◆ **Task statement**: Find every line in the items below that contains the word "blurred" and copy each of those lines in full.

Start

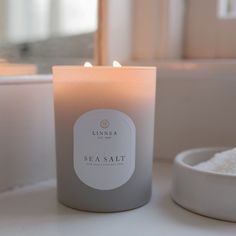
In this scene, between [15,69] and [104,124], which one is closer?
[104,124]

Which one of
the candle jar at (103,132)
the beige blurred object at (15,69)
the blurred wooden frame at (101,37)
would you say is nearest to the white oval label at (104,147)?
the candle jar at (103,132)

End
Start

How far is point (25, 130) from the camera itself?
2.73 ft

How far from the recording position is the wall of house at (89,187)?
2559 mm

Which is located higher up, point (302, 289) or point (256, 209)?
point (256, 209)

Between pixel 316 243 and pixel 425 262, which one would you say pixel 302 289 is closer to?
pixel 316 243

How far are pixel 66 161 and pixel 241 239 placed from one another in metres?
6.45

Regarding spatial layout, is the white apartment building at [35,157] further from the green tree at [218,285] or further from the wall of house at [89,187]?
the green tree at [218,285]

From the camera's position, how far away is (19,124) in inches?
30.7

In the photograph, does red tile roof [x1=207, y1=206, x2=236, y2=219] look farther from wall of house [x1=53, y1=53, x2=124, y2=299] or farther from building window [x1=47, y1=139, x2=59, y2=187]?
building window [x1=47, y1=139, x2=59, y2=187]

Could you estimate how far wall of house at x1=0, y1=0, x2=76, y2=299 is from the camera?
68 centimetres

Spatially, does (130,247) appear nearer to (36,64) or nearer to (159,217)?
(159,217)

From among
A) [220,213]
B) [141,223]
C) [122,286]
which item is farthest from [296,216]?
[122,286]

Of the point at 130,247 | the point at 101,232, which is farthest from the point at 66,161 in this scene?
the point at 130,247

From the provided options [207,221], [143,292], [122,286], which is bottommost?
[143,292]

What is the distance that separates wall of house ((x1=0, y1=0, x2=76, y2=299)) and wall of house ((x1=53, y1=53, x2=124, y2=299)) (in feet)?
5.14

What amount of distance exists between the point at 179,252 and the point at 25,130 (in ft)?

End

◆ **Correct answer**:
the beige blurred object at (15,69)
the blurred wooden frame at (101,37)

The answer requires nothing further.